Your girl catches you cheating. (Well, actually she’s your fiancée, but hey, in a bit it so won’t matter.) She could have caught you with one sucia, she could have caught you with two, but because you’re a totally batshit cuero who never empties his e-mail trash can, she caught you with fifty! Sure, over a six-year period, but still. Fifty fucking girls? God damn! Maybe if you’d been engaged to a super-open-minded blanquita you could have survived it—but you’re not engaged to a super-open-minded blanquita. Your girl is a bad-ass salcedense who doesn’t believe in open anything; in fact, the one thing she warned you about, that she swore she would never forgive, was cheating. I’ll put a machete in you, she promised. And, of course, you swore you wouldn’t do it. You swore you wouldn’t. You swore you wouldn’t.
And you did.
She’ll stick around for a few months because you been together a long, long time. Because you’ve gone through so much together—her father’s death, your tenure madness, her bar exam (passed on the third attempt). And because love, real love, is not so easily shed. Over a tortured six-month period you fly together to the D.R., to Mexico (for the funeral of a friend), to New Zealand. You walk the beach where they filmed “The Piano,” something she’s always wanted to do, and now, in penitent desperation, you give it to her. She is immensely sad on that beach and she walks up and down the shining sand alone, her bare feet in the freezing water, and when you try to hug her she says, Don’t. She stares at the rocks jutting out of the water, the wind carrying her hair straight back. On the ride out to the hotel, up through those wild steeps, you pick up a pair of hitchhikers, a couple so giddy with love that you almost throw them out of the car. She says nothing. Later, in the hotel, she cries.

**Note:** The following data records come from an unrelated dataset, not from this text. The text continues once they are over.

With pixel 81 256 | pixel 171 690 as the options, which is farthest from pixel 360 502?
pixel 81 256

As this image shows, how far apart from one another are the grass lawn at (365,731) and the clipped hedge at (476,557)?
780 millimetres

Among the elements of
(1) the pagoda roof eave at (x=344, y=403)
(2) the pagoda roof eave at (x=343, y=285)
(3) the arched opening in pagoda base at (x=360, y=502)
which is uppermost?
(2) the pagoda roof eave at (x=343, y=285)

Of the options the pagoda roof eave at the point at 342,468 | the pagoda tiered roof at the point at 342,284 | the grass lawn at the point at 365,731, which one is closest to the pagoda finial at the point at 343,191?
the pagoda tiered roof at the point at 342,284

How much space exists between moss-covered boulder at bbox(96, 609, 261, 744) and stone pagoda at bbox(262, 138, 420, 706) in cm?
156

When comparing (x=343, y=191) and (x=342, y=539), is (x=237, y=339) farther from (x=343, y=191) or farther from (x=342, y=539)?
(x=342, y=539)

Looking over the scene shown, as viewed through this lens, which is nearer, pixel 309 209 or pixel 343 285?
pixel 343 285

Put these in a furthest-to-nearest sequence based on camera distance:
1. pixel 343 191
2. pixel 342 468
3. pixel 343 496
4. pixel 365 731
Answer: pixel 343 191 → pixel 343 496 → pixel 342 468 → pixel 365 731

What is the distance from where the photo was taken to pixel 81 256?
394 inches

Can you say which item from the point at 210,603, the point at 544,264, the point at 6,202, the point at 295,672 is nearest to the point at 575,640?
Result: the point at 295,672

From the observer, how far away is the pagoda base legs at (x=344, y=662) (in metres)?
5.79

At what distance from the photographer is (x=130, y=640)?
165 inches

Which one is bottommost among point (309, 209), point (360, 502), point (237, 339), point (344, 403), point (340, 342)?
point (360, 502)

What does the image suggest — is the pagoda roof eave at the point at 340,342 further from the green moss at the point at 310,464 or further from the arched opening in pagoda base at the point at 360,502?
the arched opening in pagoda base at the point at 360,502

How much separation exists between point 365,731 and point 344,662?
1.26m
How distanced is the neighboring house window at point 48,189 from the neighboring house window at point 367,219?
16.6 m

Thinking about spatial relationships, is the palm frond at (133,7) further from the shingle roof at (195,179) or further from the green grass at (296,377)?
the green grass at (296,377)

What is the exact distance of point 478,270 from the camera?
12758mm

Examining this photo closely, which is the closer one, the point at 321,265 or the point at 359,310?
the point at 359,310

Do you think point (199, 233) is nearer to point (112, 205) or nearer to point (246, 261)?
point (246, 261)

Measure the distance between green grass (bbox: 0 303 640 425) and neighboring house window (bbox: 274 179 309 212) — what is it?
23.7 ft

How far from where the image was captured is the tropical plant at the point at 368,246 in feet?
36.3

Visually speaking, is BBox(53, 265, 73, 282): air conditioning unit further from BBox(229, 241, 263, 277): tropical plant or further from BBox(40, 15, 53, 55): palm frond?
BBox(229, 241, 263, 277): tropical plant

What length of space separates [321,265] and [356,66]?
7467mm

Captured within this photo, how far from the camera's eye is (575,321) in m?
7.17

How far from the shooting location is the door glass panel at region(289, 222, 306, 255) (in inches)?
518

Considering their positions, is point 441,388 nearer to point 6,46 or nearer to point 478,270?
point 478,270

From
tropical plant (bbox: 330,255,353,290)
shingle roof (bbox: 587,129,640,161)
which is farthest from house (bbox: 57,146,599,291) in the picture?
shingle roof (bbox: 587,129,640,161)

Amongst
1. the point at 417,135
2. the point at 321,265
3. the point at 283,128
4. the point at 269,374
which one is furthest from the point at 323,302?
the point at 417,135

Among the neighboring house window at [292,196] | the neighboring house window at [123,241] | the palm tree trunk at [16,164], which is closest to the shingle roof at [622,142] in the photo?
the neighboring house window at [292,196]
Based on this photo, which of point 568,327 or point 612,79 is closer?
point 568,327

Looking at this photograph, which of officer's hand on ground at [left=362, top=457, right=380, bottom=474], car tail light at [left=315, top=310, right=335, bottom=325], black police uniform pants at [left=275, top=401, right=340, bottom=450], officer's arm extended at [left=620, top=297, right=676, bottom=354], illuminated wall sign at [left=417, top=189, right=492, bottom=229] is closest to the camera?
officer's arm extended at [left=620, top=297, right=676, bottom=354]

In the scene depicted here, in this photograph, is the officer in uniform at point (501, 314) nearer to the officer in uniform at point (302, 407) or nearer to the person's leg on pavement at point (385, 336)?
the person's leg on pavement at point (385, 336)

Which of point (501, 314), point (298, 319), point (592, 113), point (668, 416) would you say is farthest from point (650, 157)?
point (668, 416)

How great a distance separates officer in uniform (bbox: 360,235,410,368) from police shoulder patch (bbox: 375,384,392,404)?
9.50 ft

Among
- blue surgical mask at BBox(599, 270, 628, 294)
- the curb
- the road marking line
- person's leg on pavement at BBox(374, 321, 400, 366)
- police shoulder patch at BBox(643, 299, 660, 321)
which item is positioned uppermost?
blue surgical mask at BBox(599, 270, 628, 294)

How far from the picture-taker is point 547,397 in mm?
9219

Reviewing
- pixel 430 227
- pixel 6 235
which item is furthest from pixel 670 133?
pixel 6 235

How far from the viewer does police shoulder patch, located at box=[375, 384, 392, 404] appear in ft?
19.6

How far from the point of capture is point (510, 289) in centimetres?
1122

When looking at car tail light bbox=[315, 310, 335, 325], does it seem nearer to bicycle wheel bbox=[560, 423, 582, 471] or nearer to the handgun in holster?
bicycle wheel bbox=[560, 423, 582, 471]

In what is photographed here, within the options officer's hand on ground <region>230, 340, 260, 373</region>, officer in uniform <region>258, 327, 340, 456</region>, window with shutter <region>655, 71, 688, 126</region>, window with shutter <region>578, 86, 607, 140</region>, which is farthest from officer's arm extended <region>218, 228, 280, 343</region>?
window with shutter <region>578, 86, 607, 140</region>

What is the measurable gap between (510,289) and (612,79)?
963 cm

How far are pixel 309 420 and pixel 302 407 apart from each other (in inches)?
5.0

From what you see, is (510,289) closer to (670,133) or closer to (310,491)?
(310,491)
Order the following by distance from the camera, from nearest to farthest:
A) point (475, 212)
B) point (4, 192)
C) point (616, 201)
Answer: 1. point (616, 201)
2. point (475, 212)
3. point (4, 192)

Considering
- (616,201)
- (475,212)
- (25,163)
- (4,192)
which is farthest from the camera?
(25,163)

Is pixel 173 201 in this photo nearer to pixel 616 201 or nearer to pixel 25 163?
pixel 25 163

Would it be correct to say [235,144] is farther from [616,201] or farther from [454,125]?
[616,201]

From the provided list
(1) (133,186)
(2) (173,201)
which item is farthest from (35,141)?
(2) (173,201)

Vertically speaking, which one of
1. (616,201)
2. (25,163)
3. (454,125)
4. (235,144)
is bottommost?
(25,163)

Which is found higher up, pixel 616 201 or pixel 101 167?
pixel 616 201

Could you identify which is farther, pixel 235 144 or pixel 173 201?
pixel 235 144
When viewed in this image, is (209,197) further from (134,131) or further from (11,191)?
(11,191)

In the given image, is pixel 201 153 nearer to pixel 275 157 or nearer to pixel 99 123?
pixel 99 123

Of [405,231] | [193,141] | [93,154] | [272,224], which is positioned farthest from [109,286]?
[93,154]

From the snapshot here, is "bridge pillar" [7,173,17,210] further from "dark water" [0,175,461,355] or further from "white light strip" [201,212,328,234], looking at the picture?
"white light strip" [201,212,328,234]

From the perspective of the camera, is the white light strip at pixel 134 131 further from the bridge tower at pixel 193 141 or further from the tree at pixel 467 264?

You try every trick in the book to keep her. You write her letters. You drive her to work. You quote Neruda. You compose a mass e-mail disowning all your sucias. You block their e-mails. You change your phone number. You stop drinking. You stop smoking. You claim you’re a sex addict and start attending meetings. You blame your father. You blame your mother. You blame the patriarchy. You blame Santo Domingo. You find a therapist. You cancel your Facebook. You give her the passwords to all your e-mail accounts. You start taking salsa classes, like you always swore you would, so that the two of you can dance together. You claim that you were sick, you claim that you were weak. And every hour, like clockwork, you say that you’re so so sorry. You try it all, but one day she simply sits up in bed and says, No more, and, Ya, and asks you to move from the Harlem apartment that you two share when you’re not teaching in Boston. You consider not going. You consider a squat protest. In fact, you say you won’t go. But, in the end, you do.
For a while you haunt the city, like a two-bit ballplayer dreaming of a call-up. You phone her every day and leave messages that she doesn’t answer. You write her long sensitive letters, which she returns unopened. You even show up at her apartment at odd hours, and at her job downtown, until finally her little sister calls you, the one who was always on your side, and she makes it plain: If you try to contact my sister again, she’s going to put a restraining order on you.
For some Negroes that wouldn’t mean shit.
But you ain’t that kind of Negro.
You stop. You move back to Boston. You never see her again.